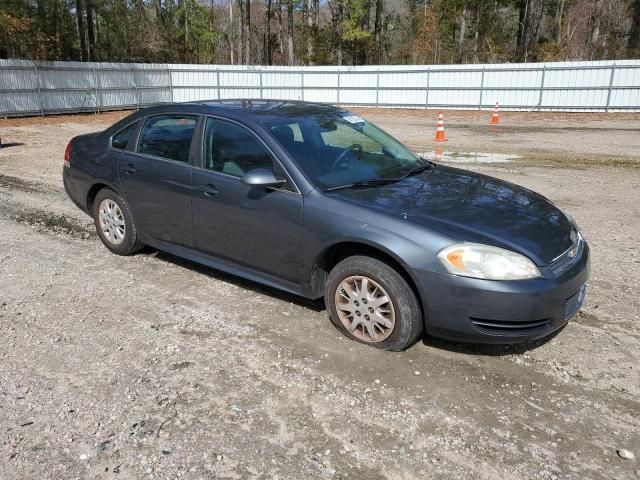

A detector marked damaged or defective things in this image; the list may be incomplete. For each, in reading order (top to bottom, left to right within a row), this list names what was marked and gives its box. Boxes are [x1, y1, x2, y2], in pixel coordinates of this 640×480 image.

rusty wheel rim [336, 276, 396, 344]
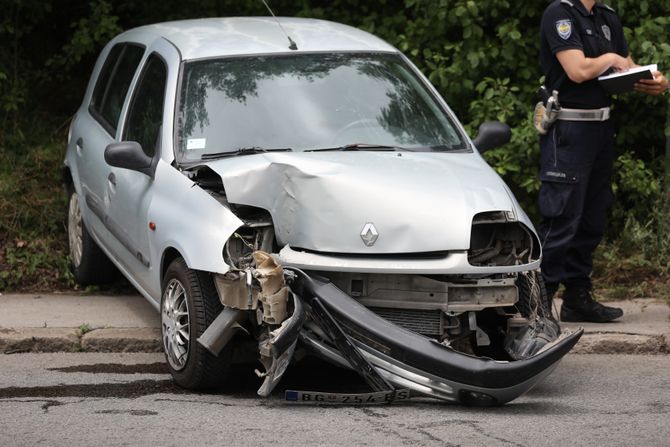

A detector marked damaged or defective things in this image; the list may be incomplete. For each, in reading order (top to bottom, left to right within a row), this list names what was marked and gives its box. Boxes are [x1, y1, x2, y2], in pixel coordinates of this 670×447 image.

crashed hatchback [65, 17, 584, 408]
damaged car front [65, 18, 584, 410]
crumpled hood [207, 151, 516, 254]
damaged car front [177, 49, 584, 406]
detached bumper [292, 270, 584, 406]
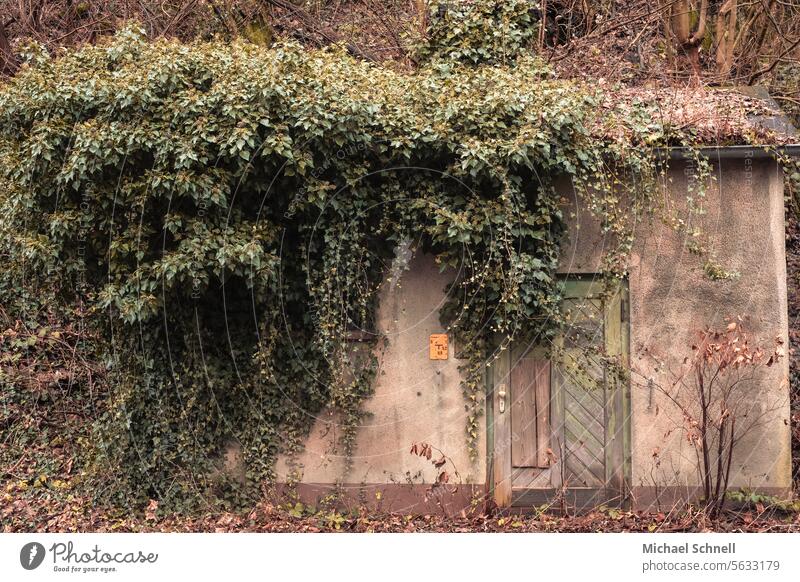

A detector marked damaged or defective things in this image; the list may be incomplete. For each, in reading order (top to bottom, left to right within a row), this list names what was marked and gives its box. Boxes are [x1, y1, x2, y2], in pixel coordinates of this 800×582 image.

rusty sign plate [428, 334, 446, 360]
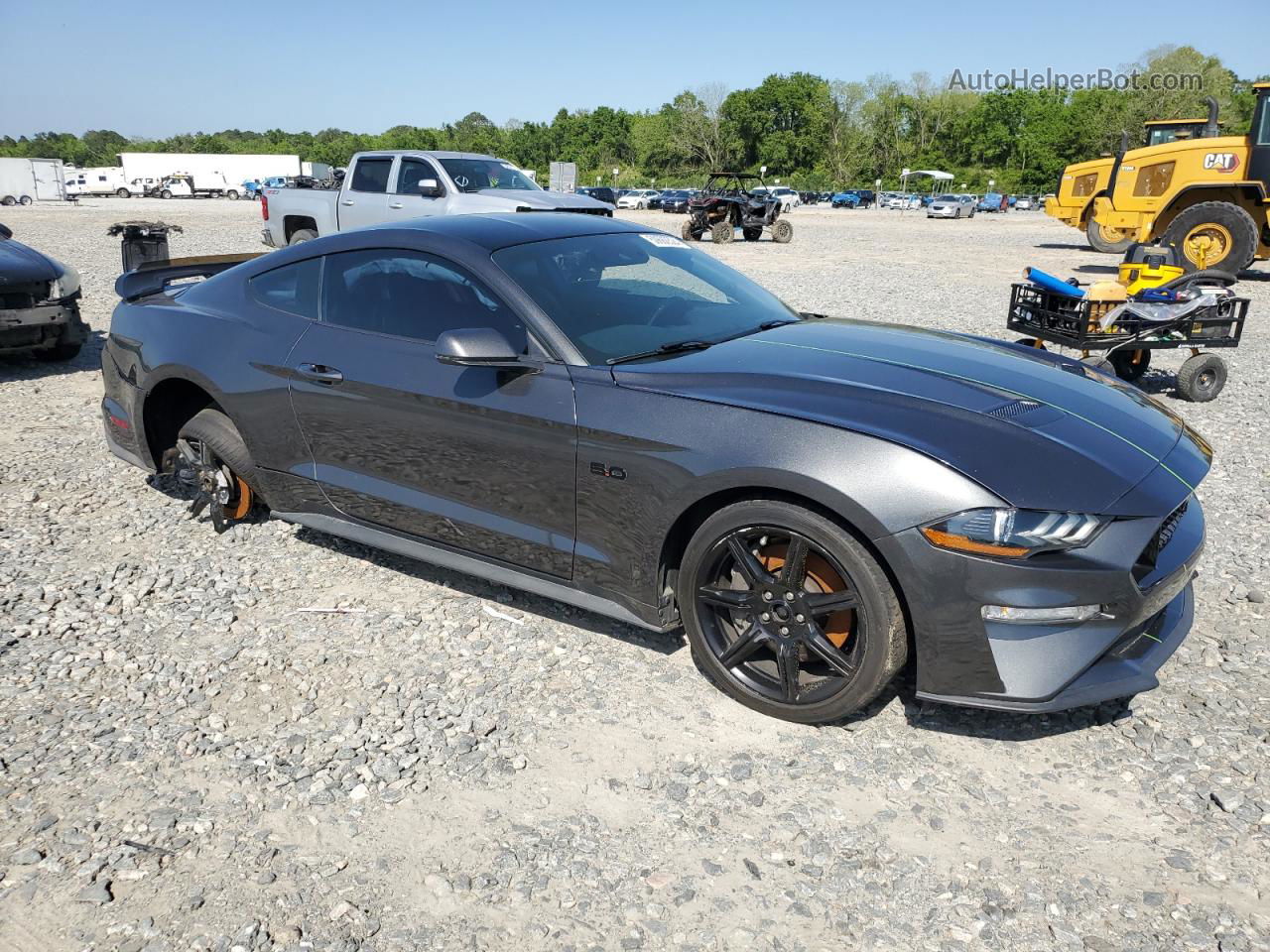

______________________________

Job →
Write out the whole listing above word for word, leaving out the pictures.

Solution for this task →
A detector marked damaged or defective things in this image; the list may be incomplete. For each, in reading order (top to bottom, left to right within a row), this list names what was marked and gives its box. Boxes are [x1, y1, x2, y2], in pixel coordinates of this 640×480 image.

rusty wheel rim [336, 276, 396, 344]

A detector marked damaged or defective things in this image; the list may be incomplete. For each, in reading order (top to bottom, left to right within a row), this list names what was marked and gives its box. Boxes are [x1, y1, x2, y2], in pixel coordinates of this 670×447 image.

crashed hatchback [65, 17, 584, 408]
damaged car front [65, 18, 584, 410]
crumpled hood [207, 151, 516, 254]
damaged car front [177, 49, 584, 406]
detached bumper [292, 270, 584, 406]

A detector marked damaged or defective things in this image; the list may be incomplete. For each, in reading order (top to bottom, left to right within a row), this list names what was marked and gives its box. Boxes are [x1, y1, x2, y2], in pixel coordinates of this 800×582 image.

rusty sign plate [428, 334, 446, 360]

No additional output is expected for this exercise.